# The problem:
Quote the listing below in its entirety.

# Extracted entries:
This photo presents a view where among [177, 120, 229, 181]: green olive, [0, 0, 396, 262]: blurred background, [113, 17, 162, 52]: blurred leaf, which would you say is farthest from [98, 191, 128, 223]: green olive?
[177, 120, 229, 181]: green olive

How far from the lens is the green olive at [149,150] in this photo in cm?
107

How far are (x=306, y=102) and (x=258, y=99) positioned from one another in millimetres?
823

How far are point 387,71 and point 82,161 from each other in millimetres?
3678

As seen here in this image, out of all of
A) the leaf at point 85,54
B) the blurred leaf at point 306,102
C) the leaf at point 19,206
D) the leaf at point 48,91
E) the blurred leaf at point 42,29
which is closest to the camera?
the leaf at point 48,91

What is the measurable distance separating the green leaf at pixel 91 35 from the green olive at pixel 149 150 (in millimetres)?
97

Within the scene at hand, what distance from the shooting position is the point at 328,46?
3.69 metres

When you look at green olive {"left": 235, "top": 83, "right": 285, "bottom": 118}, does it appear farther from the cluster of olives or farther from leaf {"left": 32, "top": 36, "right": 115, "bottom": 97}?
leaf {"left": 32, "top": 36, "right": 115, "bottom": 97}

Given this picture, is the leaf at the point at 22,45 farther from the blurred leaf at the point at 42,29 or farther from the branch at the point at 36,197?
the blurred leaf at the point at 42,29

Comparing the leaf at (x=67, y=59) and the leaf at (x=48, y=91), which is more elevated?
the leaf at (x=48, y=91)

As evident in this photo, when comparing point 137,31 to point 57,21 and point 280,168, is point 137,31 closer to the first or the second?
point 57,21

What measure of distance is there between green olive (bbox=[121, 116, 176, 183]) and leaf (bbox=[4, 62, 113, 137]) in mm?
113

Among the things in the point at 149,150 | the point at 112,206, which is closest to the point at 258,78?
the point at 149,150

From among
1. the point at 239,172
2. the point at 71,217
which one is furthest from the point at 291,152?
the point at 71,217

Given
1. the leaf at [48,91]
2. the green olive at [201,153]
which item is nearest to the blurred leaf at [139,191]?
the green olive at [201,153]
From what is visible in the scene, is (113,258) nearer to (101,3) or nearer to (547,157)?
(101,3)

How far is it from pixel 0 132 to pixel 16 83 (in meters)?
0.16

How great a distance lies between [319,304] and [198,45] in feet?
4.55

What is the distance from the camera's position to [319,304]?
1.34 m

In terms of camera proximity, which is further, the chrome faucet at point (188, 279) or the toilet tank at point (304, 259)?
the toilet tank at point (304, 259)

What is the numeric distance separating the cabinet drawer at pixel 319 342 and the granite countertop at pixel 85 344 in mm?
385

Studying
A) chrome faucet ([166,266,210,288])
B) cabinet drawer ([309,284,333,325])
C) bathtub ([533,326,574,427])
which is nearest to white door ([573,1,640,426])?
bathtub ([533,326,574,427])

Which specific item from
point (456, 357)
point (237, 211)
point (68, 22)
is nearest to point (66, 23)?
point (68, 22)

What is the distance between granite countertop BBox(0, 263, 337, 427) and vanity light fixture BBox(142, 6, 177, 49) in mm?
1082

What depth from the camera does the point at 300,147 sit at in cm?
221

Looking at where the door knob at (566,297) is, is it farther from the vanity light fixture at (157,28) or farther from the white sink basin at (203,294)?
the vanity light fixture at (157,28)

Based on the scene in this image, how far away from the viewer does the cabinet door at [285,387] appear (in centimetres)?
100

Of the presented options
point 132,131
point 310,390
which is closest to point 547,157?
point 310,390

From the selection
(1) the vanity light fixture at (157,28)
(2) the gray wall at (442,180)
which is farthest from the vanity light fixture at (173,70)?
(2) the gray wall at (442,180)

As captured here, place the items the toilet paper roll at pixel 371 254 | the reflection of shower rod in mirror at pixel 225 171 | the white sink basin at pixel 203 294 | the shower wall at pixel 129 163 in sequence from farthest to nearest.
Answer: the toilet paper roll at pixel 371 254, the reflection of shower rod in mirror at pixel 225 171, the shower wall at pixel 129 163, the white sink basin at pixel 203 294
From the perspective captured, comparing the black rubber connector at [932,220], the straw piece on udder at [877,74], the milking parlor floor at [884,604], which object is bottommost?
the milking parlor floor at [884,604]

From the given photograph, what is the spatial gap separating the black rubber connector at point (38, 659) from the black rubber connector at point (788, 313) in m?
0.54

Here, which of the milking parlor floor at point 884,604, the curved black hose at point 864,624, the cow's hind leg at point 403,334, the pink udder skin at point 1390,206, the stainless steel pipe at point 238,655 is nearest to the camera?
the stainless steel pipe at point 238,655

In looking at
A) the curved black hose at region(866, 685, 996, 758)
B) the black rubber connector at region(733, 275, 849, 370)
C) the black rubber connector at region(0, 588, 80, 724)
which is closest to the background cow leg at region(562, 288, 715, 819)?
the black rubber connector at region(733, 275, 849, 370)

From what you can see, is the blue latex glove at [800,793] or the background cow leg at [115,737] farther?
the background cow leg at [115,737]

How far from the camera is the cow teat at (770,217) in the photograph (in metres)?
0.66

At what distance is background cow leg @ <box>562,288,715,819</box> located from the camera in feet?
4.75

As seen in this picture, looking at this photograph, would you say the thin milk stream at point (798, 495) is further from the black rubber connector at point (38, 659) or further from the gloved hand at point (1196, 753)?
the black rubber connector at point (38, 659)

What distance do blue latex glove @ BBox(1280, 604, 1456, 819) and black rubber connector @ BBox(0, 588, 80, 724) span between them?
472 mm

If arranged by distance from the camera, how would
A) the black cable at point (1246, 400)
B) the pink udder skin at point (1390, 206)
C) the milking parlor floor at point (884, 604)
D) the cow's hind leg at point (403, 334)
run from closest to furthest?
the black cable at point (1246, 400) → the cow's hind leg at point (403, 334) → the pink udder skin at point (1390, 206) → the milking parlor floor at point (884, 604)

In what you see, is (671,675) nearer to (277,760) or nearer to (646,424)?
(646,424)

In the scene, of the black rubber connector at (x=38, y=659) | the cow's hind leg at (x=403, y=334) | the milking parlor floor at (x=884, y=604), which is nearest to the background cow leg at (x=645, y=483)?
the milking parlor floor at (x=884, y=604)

# The solution:
This photo presents a view where among [177, 120, 229, 181]: green olive, [0, 0, 396, 262]: blurred background, [113, 17, 162, 52]: blurred leaf, which would you say is farthest from [98, 191, 128, 223]: green olive?
[177, 120, 229, 181]: green olive

How far from the lens is the green olive at [149,150] in this photo in cm?
107

How far are (x=306, y=102) and (x=258, y=99) positioned from one another in millimetres?
823

How far are point 387,71 and point 82,161 from each other in millimetres?
3678

As seen here in this image, out of all of
A) the leaf at point 85,54
B) the blurred leaf at point 306,102
C) the leaf at point 19,206
D) the leaf at point 48,91
E) the blurred leaf at point 42,29
which is closest to the camera?
the leaf at point 48,91

What is the measurable distance separating the green leaf at pixel 91 35 from the green olive at pixel 149 150 (in millimetres)?
97

Within the scene at hand, what distance from the shooting position is the point at 328,46?
3.69 metres

When you look at green olive {"left": 235, "top": 83, "right": 285, "bottom": 118}, does it appear farther from the cluster of olives or farther from leaf {"left": 32, "top": 36, "right": 115, "bottom": 97}?
leaf {"left": 32, "top": 36, "right": 115, "bottom": 97}

Given this picture, is the leaf at the point at 22,45 farther from the blurred leaf at the point at 42,29 or farther from the branch at the point at 36,197?
the blurred leaf at the point at 42,29

Comparing the leaf at (x=67, y=59) and the leaf at (x=48, y=91), which is more elevated?
the leaf at (x=48, y=91)

As evident in this photo, when comparing point 137,31 to point 57,21 and point 280,168, is point 137,31 closer to the first or the second?
point 57,21

What measure of distance is there between green olive (bbox=[121, 116, 176, 183]) and leaf (bbox=[4, 62, 113, 137]) in mm?
113

Among the things in the point at 149,150 | the point at 112,206, which is closest to the point at 258,78?
the point at 149,150

From among
1. the point at 239,172
2. the point at 71,217
which one is furthest from the point at 291,152?
the point at 71,217

Given
1. the leaf at [48,91]
2. the green olive at [201,153]
which item is nearest to the blurred leaf at [139,191]?
the green olive at [201,153]
From what is visible in the scene, is (113,258) nearer to (101,3) or nearer to (547,157)?
(101,3)

How far is it from pixel 0 132 to pixel 16 83 (in meters)?
0.16

How great a distance lies between [319,304] and [198,45] in feet?
4.55

What is the distance from the camera's position to [319,304]?
1.34 m

In terms of camera proximity, which is further, the chrome faucet at point (188, 279) or the toilet tank at point (304, 259)?
the toilet tank at point (304, 259)

What is the numeric distance separating the cabinet drawer at pixel 319 342 and the granite countertop at pixel 85 344 in mm?
385

Studying
A) chrome faucet ([166,266,210,288])
B) cabinet drawer ([309,284,333,325])
C) bathtub ([533,326,574,427])
which is nearest to white door ([573,1,640,426])?
bathtub ([533,326,574,427])

Which specific item from
point (456, 357)
point (237, 211)
point (68, 22)
is nearest to point (66, 23)?
point (68, 22)

What is the distance between granite countertop BBox(0, 263, 337, 427) and vanity light fixture BBox(142, 6, 177, 49) in mm?
1082

What depth from the camera does the point at 300,147 sit at in cm?
221

Looking at where the door knob at (566,297) is, is it farther from the vanity light fixture at (157,28) or farther from the white sink basin at (203,294)?
the vanity light fixture at (157,28)

Based on the scene in this image, how far away from the viewer does the cabinet door at [285,387] appear (in centimetres)?
100

Of the presented options
point 132,131
point 310,390
which is closest to point 547,157?
point 310,390

From the selection
(1) the vanity light fixture at (157,28)
(2) the gray wall at (442,180)
which is farthest from the vanity light fixture at (173,70)?
(2) the gray wall at (442,180)

As captured here, place the items the toilet paper roll at pixel 371 254 | the reflection of shower rod in mirror at pixel 225 171 | the white sink basin at pixel 203 294 | the shower wall at pixel 129 163 in sequence from farthest to nearest.
Answer: the toilet paper roll at pixel 371 254, the reflection of shower rod in mirror at pixel 225 171, the shower wall at pixel 129 163, the white sink basin at pixel 203 294
From the perspective captured, comparing the black rubber connector at [932,220], the straw piece on udder at [877,74], the milking parlor floor at [884,604], which object is bottommost?
the milking parlor floor at [884,604]

From the given photograph, what is the spatial gap separating the black rubber connector at point (38, 659) from the black rubber connector at point (788, 313) in m?
0.54

Here, which of the milking parlor floor at point 884,604, the curved black hose at point 864,624, the cow's hind leg at point 403,334, the pink udder skin at point 1390,206, the stainless steel pipe at point 238,655 is nearest to the camera?
the stainless steel pipe at point 238,655

In looking at
A) the curved black hose at region(866, 685, 996, 758)
B) the black rubber connector at region(733, 275, 849, 370)
C) the black rubber connector at region(0, 588, 80, 724)
which is closest to the background cow leg at region(562, 288, 715, 819)?
the black rubber connector at region(733, 275, 849, 370)

From what you can see, is the blue latex glove at [800,793] or the background cow leg at [115,737] farther?
the background cow leg at [115,737]

How far from the camera is the cow teat at (770,217) in the photograph (in metres)?
0.66

At what distance is background cow leg @ <box>562,288,715,819</box> located from the camera in feet?
4.75

As seen in this picture, looking at this photograph, would you say the thin milk stream at point (798, 495) is further from the black rubber connector at point (38, 659) or further from the gloved hand at point (1196, 753)?
the black rubber connector at point (38, 659)

What distance do blue latex glove @ BBox(1280, 604, 1456, 819) and black rubber connector @ BBox(0, 588, 80, 724) span between them?
472 mm

If arranged by distance from the camera, how would
A) the black cable at point (1246, 400)
B) the pink udder skin at point (1390, 206)
C) the milking parlor floor at point (884, 604)
D) the cow's hind leg at point (403, 334)
run from closest to furthest?
the black cable at point (1246, 400) → the cow's hind leg at point (403, 334) → the pink udder skin at point (1390, 206) → the milking parlor floor at point (884, 604)

In what you see, is (671,675) nearer to (277,760) or nearer to (646,424)?
(646,424)

In the scene, of the black rubber connector at (x=38, y=659) | the cow's hind leg at (x=403, y=334) | the milking parlor floor at (x=884, y=604), which is nearest to the background cow leg at (x=645, y=483)?
the milking parlor floor at (x=884, y=604)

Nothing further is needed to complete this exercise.